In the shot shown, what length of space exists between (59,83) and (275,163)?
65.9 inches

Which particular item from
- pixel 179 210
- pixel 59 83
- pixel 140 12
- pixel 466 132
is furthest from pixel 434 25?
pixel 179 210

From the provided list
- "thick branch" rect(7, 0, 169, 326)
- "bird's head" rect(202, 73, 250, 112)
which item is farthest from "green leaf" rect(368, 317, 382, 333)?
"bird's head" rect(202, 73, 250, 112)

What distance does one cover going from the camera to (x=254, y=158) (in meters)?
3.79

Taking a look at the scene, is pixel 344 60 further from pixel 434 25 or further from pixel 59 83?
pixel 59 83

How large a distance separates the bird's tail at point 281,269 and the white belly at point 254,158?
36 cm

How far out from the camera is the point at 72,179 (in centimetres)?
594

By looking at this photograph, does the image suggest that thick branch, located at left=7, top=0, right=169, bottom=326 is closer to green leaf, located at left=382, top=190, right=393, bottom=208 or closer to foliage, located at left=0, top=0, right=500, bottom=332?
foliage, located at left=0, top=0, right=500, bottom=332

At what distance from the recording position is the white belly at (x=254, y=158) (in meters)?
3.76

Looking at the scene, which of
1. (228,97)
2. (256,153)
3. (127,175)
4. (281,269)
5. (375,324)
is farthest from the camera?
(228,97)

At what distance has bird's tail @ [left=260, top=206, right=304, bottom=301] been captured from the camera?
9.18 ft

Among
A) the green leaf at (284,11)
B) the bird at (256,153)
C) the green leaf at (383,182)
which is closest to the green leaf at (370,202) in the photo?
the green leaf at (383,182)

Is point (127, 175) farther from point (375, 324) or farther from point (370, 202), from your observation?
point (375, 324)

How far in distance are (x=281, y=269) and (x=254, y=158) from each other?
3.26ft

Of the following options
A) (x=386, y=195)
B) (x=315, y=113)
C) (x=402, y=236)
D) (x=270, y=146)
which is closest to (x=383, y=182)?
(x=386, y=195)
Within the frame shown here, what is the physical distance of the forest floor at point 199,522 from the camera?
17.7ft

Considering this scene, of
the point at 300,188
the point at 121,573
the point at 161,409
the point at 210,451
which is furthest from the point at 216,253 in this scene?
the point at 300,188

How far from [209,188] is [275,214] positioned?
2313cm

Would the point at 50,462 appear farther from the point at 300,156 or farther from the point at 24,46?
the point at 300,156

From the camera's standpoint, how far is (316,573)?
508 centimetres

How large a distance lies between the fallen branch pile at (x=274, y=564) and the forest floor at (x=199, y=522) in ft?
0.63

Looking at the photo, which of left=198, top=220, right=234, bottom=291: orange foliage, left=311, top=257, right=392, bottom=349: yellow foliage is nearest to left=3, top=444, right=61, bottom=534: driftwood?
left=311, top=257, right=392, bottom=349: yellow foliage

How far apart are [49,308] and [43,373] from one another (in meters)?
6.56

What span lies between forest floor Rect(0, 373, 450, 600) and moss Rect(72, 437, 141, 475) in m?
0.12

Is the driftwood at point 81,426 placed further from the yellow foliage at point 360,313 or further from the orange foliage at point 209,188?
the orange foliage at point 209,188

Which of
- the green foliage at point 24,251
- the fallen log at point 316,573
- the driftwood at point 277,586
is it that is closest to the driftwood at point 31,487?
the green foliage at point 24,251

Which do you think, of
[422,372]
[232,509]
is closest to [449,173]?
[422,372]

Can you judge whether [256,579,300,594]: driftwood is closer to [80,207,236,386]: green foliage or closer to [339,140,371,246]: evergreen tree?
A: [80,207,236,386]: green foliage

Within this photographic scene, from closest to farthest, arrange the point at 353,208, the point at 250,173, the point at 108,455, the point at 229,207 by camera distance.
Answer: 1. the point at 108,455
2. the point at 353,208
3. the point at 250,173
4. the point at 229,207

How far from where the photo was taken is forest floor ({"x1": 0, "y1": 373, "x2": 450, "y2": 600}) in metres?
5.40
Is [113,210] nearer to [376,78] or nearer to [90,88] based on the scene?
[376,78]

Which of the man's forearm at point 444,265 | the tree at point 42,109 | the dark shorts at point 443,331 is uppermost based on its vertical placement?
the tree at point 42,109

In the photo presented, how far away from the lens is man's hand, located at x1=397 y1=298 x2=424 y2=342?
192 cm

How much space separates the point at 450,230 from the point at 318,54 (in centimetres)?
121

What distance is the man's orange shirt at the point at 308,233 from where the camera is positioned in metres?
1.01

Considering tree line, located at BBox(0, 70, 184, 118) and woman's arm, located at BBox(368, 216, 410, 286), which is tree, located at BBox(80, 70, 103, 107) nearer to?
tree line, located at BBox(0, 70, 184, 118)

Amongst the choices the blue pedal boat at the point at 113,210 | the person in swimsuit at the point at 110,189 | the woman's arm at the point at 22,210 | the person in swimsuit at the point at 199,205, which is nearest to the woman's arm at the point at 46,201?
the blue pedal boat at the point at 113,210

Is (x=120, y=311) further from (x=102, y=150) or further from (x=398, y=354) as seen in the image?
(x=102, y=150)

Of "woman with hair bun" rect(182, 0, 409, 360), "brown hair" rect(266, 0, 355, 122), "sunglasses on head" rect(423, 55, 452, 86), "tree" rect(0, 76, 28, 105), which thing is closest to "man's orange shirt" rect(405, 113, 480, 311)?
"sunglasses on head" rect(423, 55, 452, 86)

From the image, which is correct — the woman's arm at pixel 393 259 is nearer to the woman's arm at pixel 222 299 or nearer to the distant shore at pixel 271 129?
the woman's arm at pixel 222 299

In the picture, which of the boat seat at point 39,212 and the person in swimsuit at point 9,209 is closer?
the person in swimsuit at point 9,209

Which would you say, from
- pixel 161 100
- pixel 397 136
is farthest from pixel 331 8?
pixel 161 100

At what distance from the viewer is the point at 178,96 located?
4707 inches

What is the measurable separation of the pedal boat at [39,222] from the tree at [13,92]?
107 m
○ ○ ○ ○ ○ ○ ○
#### Short problem
Render the data as a numbered list, beginning with the line that contains "113, 480, 311)?" and continuing through the end of the data. Omit blank lines.

#### Answer
1. Of "woman with hair bun" rect(182, 0, 409, 360), "brown hair" rect(266, 0, 355, 122), "sunglasses on head" rect(423, 55, 452, 86), "tree" rect(0, 76, 28, 105), which thing is closest to "man's orange shirt" rect(405, 113, 480, 311)?
2. "sunglasses on head" rect(423, 55, 452, 86)
3. From the image, which is correct — the woman's arm at pixel 393 259 is nearer to the woman's arm at pixel 222 299 or nearer to the distant shore at pixel 271 129?
4. the woman's arm at pixel 222 299
5. In the picture, which of the boat seat at point 39,212 and the person in swimsuit at point 9,209 is closer?
6. the person in swimsuit at point 9,209
7. Which would you say, from
8. - pixel 161 100
9. - pixel 397 136
10. is farthest from pixel 331 8?
11. pixel 161 100
12. At what distance from the viewer is the point at 178,96 located?
13. 4707 inches
14. What is the measurable separation of the pedal boat at [39,222] from the tree at [13,92]?
15. 107 m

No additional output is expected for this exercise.